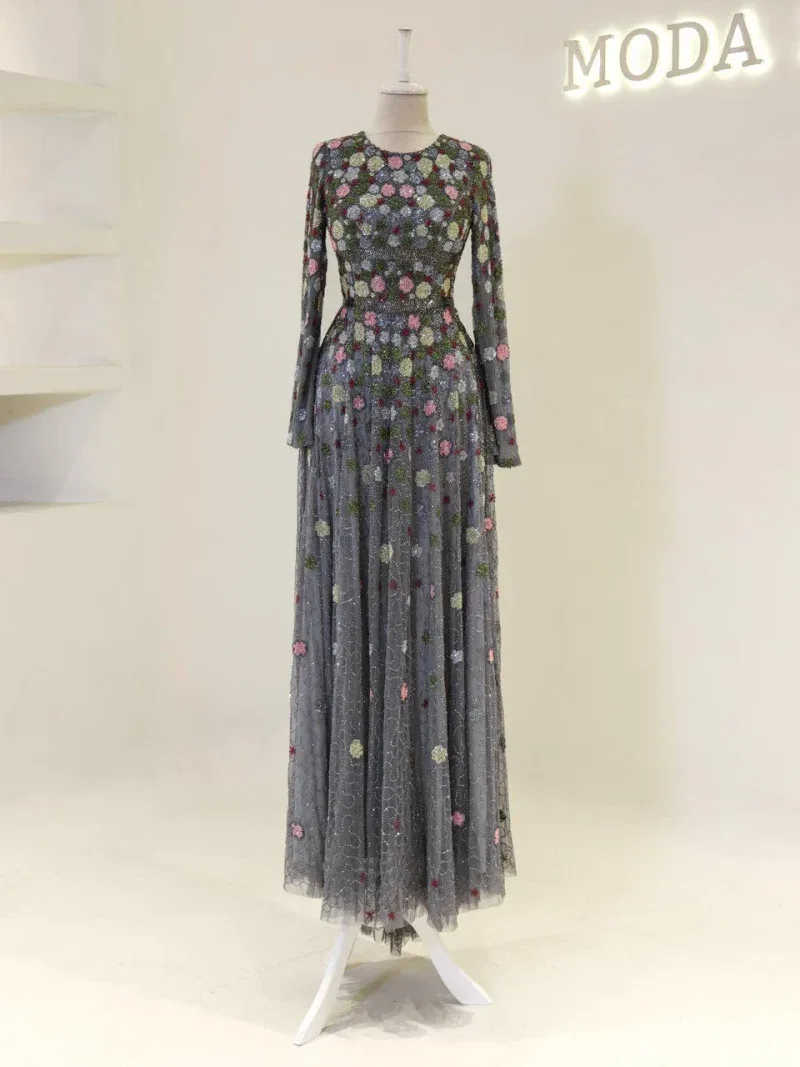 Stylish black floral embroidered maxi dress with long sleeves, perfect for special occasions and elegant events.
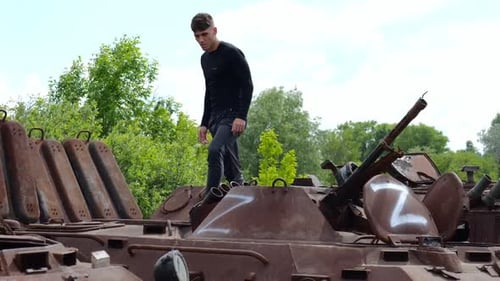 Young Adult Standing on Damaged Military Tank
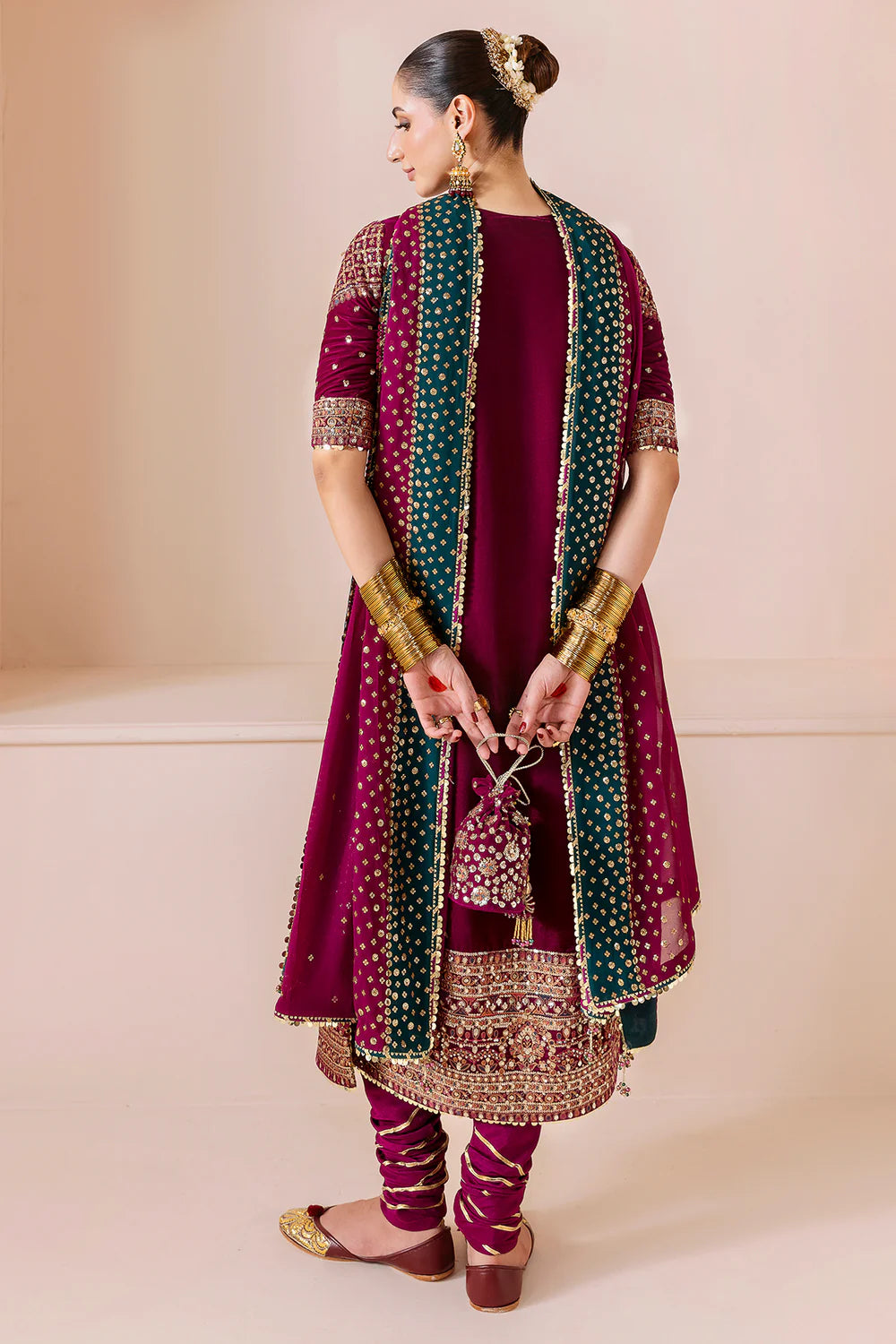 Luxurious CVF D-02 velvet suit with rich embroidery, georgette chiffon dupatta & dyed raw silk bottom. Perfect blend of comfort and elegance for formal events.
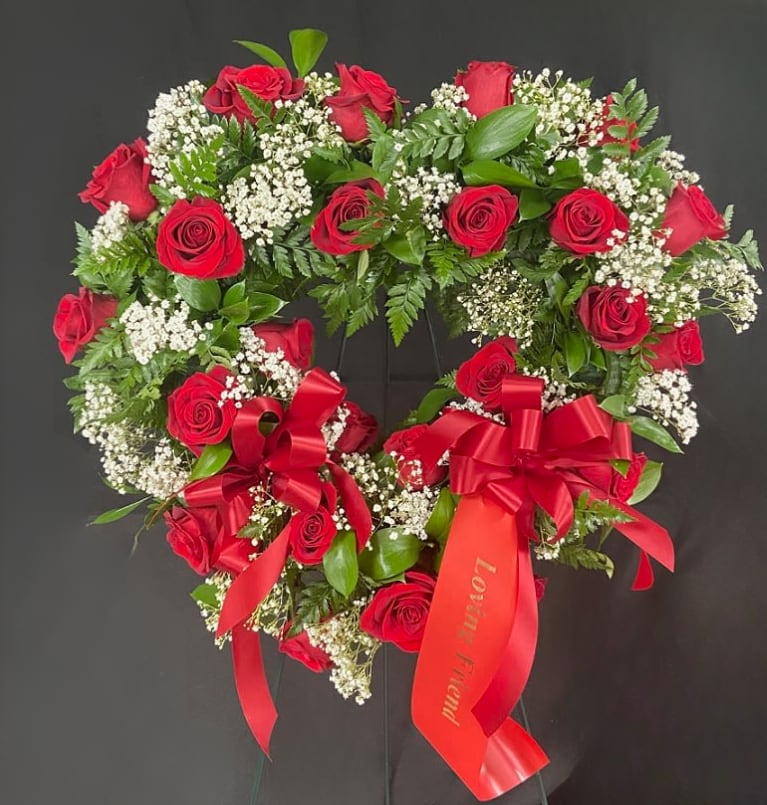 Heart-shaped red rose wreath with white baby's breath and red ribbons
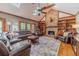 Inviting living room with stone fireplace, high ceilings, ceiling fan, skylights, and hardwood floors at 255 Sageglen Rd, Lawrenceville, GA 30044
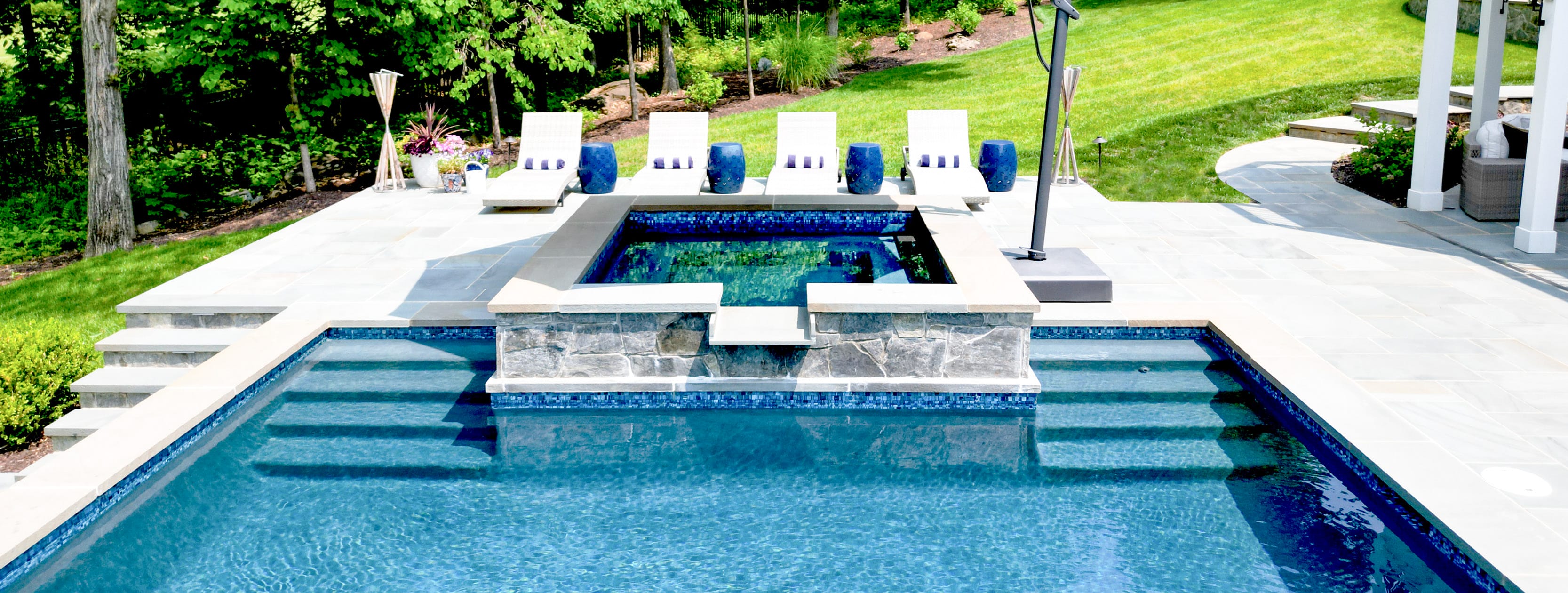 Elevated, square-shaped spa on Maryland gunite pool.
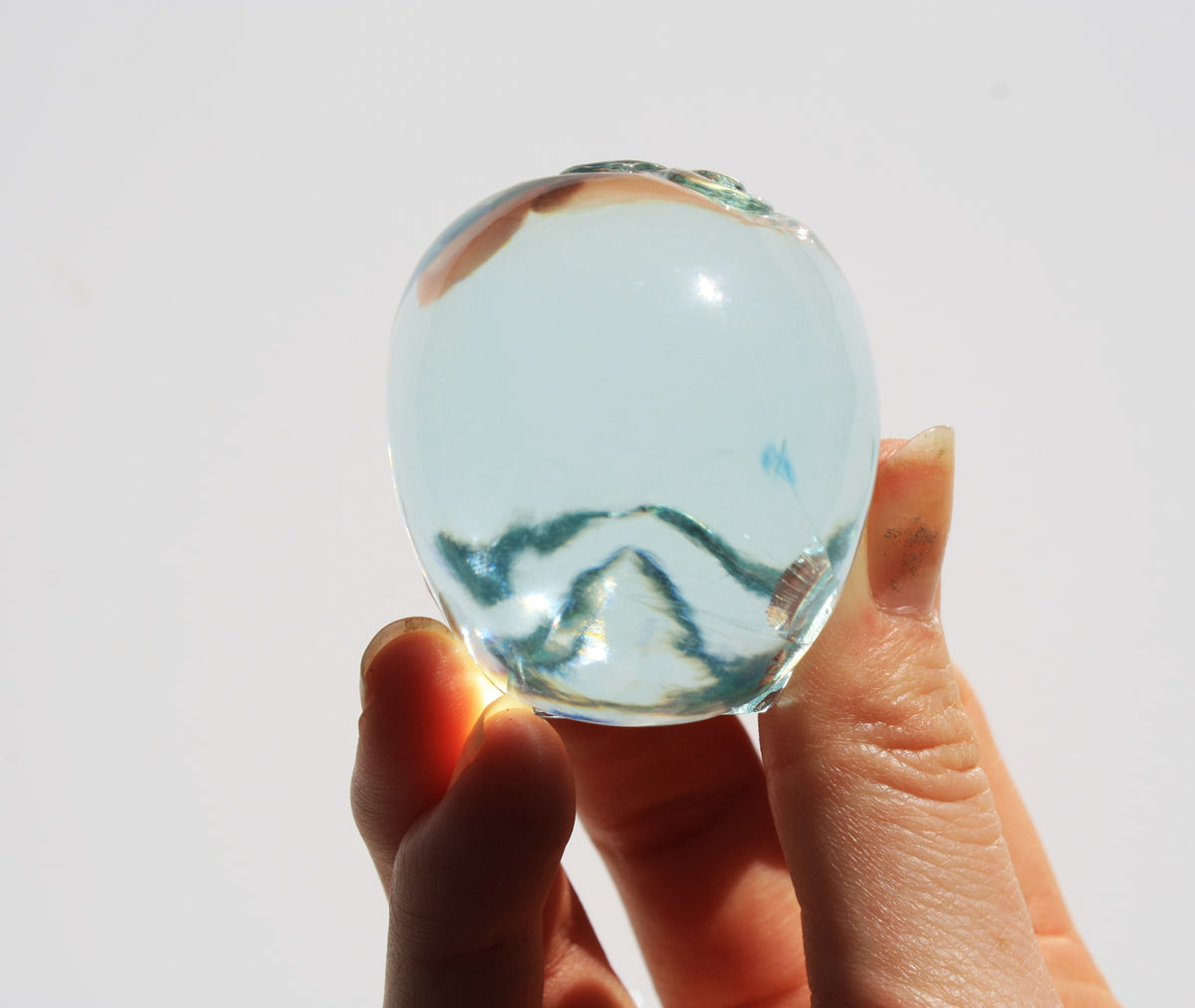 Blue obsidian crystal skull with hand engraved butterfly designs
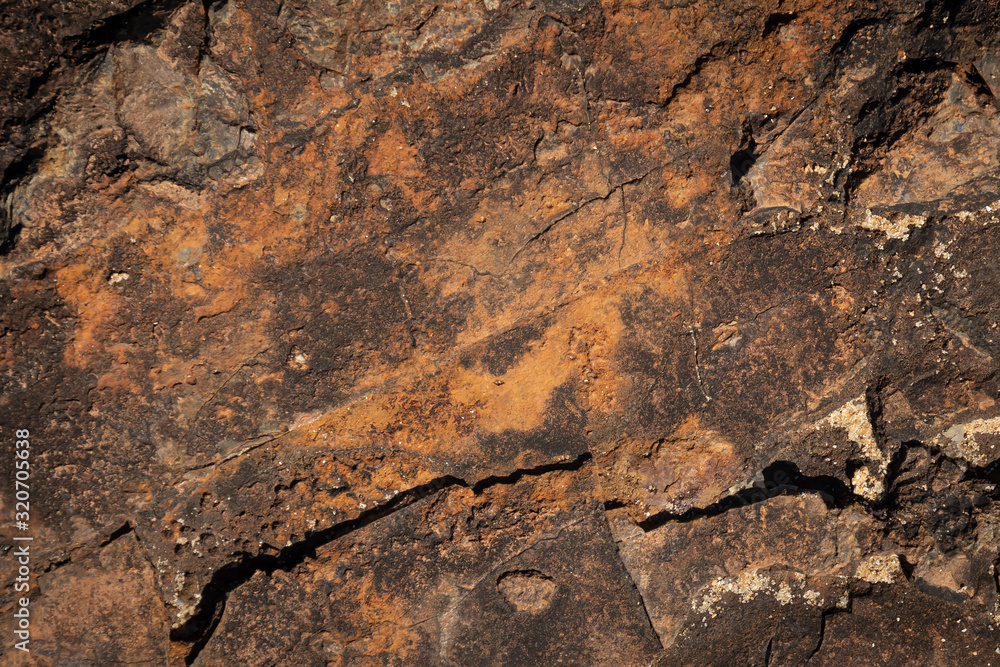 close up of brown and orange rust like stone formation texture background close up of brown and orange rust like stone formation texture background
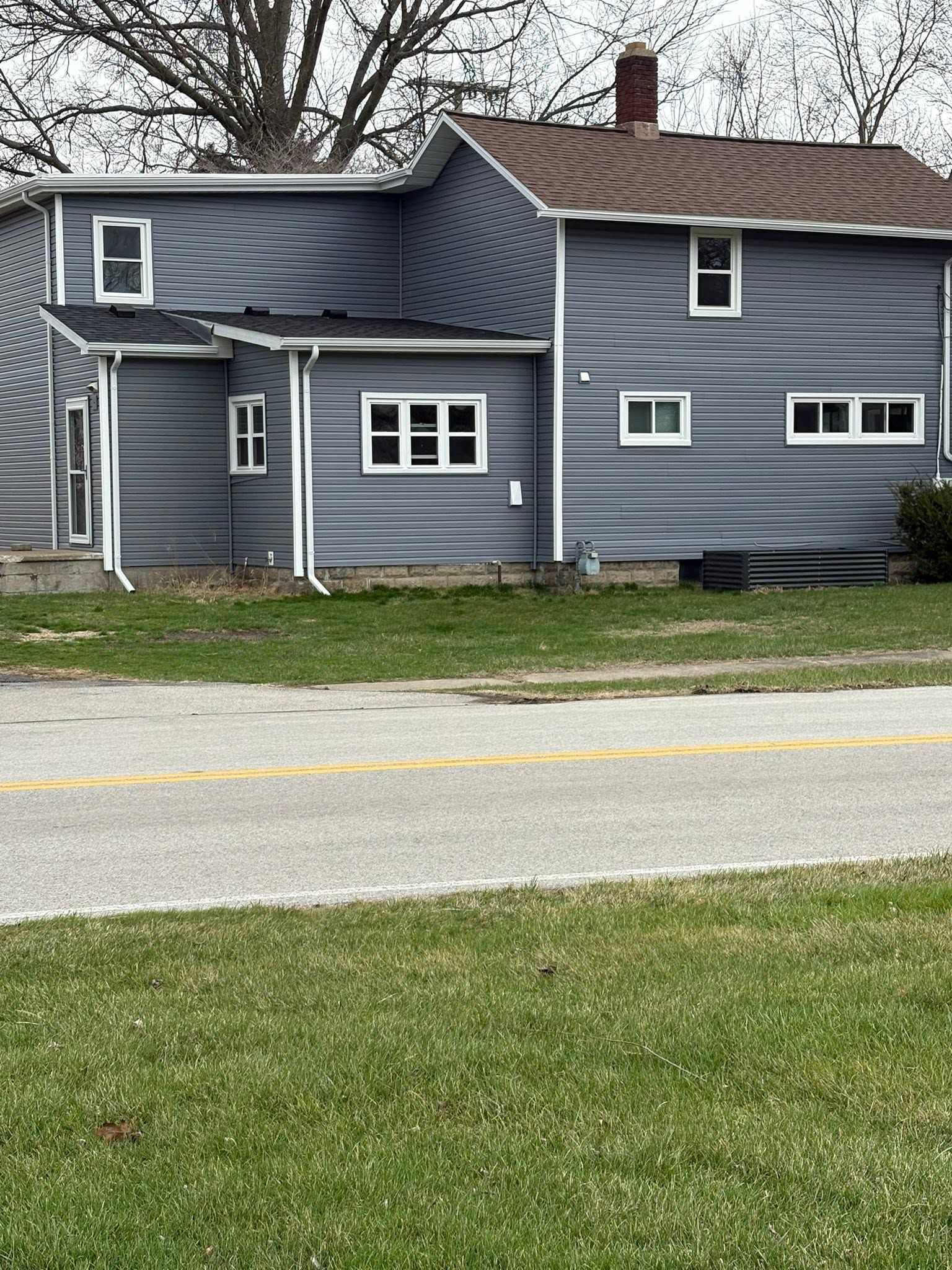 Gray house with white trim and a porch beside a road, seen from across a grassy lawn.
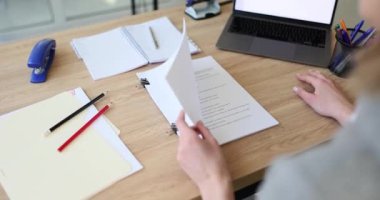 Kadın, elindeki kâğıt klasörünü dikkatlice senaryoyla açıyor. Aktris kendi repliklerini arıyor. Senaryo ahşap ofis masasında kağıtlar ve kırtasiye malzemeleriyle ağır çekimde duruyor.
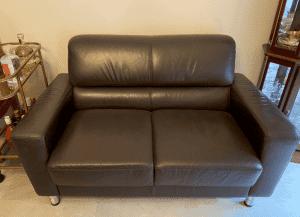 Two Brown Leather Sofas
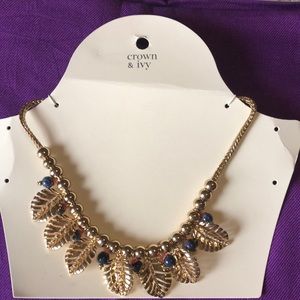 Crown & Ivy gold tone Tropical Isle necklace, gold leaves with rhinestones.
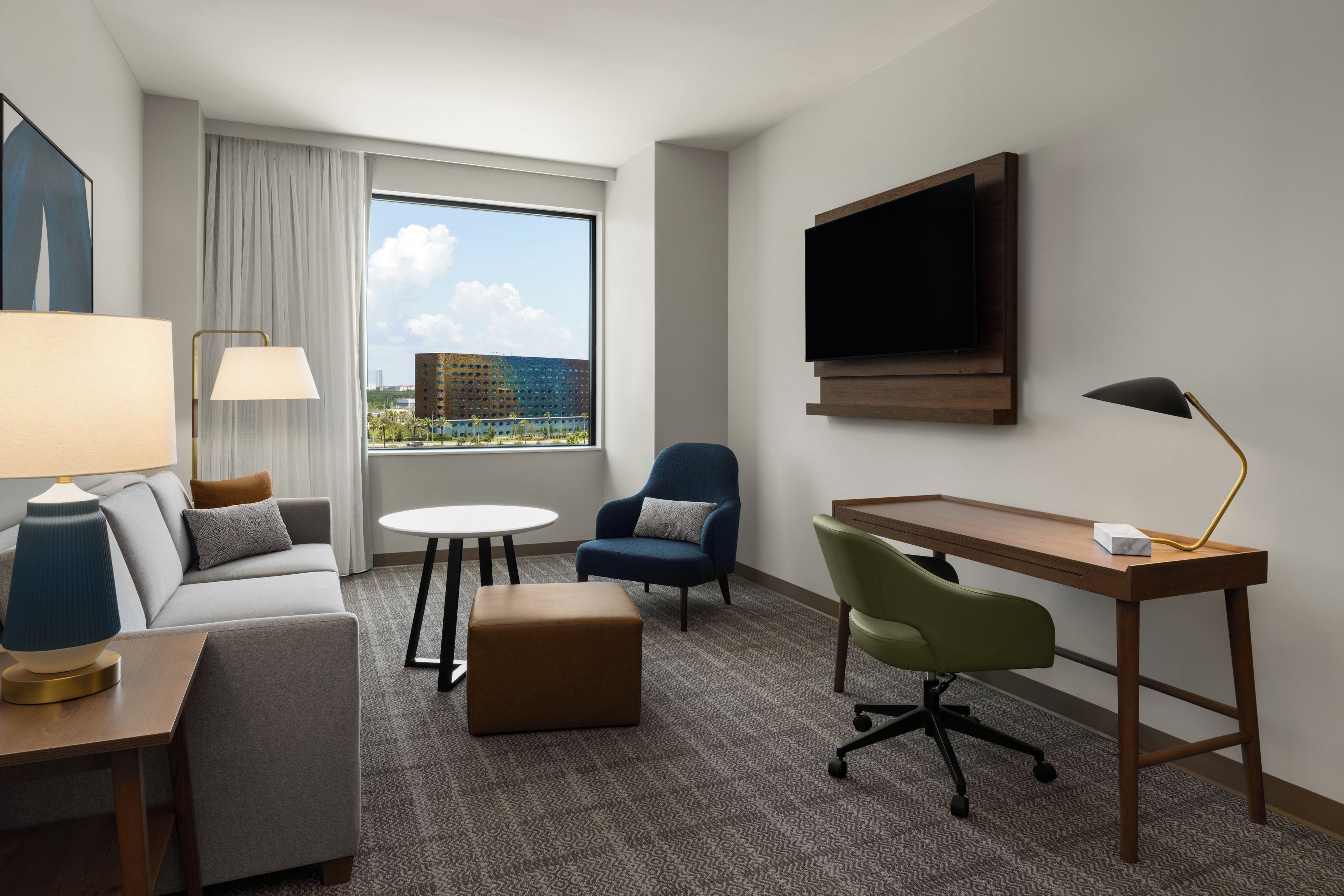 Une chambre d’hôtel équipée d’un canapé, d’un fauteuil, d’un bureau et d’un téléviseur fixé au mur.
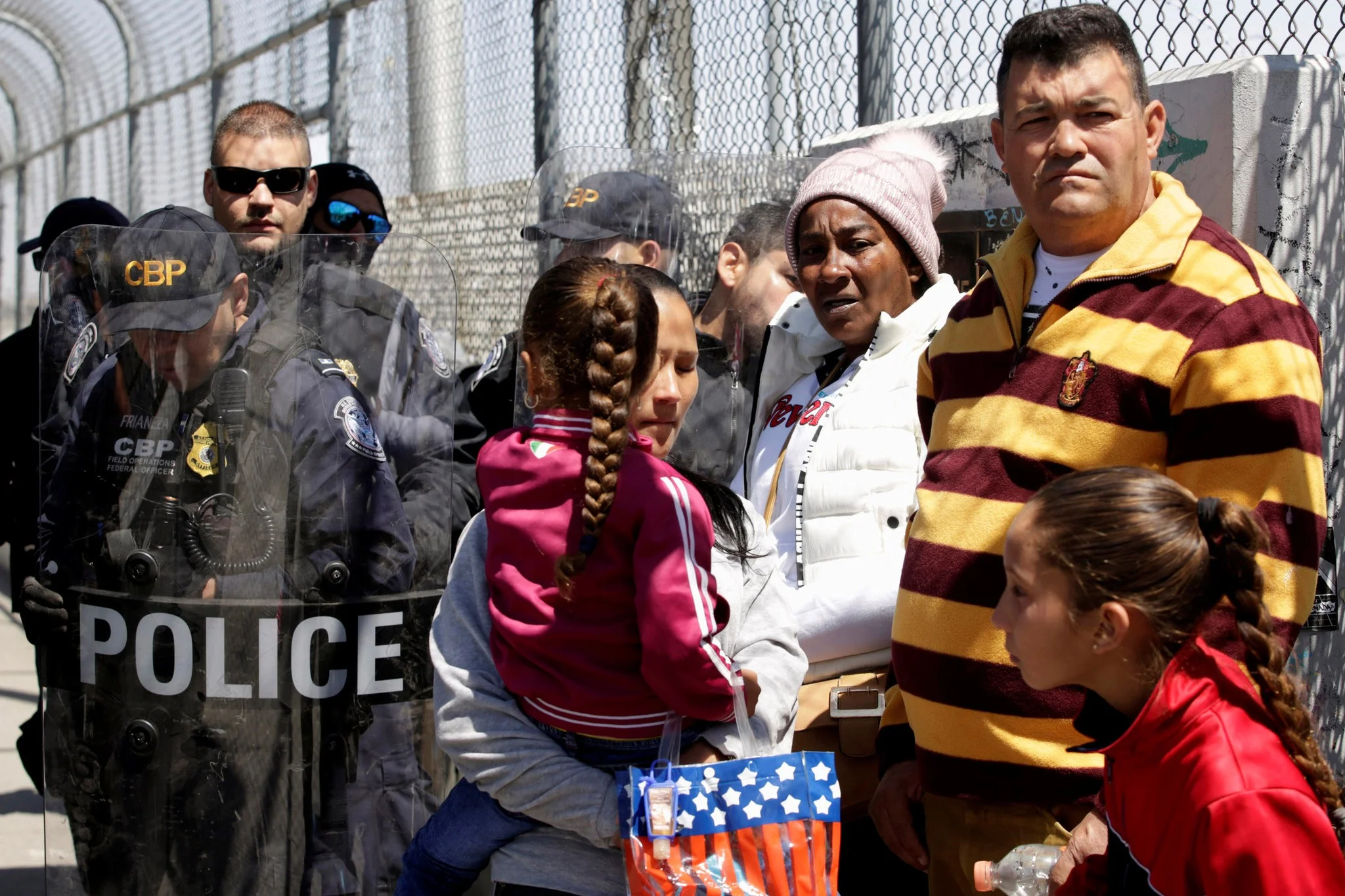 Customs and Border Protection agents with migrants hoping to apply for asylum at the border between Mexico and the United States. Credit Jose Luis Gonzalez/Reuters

______

Render the listing above as a Markdown table with the columns Number and Line, one numbered row per line and no rows for blank lines. Leave the pictures out.

Reply to the exercise –
| Number | Line |
|---|---|
| 1 |  Stylish black floral embroidered maxi dress with long sleeves, perfect for special occasions and elegant events. |
| 2 |  Young Adult Standing on Damaged Military Tank |
| 3 |  Luxurious CVF D-02 velvet suit with rich embroidery, georgette chiffon dupatta & dyed raw silk bottom. Perfect blend of comfort and elegance for formal events. |
| 4 |  Heart-shaped red rose wreath with white baby's breath and red ribbons |
| 5 |  Inviting living room with stone fireplace, high ceilings, ceiling fan, skylights, and hardwood floors at 255 Sageglen Rd, Lawrenceville, GA 30044 |
| 6 |  Elevated, square-shaped spa on Maryland gunite pool. |
| 7 |  Blue obsidian crystal skull with hand engraved butterfly designs |
| 8 |  close up of brown and orange rust like stone formation texture background close up of brown and orange rust like stone formation texture background |
| 9 |  Gray house with white trim and a porch beside a road, seen from across a grassy lawn. |
| 10 |  Kadın, elindeki kâğıt klasörünü dikkatlice senaryoyla açıyor. Aktris kendi repliklerini arıyor. Senaryo ahşap ofis masasında kağıtlar ve kırtasiye malzemeleriyle ağır çekimde duruyor. |
| 11 |  Two Brown Leather Sofas |
| 12 |  Crown & Ivy gold tone Tropical Isle necklace, gold leaves with rhinestones. |
| 13 |  Une chambre d’hôtel équipée d’un canapé, d’un fauteuil, d’un bureau et d’un téléviseur fixé au mur. |
| 14 |  Customs and Border Protection agents with migrants hoping to apply for asylum at the border between Mexico and the United States. Credit Jose Luis Gonzalez/Reuters |